## DATA

- - -

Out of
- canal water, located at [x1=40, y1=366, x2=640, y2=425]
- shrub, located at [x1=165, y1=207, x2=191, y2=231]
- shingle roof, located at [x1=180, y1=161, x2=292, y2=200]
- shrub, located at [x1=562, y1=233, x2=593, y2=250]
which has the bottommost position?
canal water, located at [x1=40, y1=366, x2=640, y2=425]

- - -

## WHAT TO DO
Output the items above word for word, with nothing changed.

## WRITTEN REPLY
Out of
- canal water, located at [x1=40, y1=366, x2=640, y2=425]
- shrub, located at [x1=165, y1=207, x2=191, y2=231]
- shingle roof, located at [x1=180, y1=161, x2=292, y2=200]
- shrub, located at [x1=562, y1=233, x2=593, y2=250]
which has the bottommost position?
canal water, located at [x1=40, y1=366, x2=640, y2=425]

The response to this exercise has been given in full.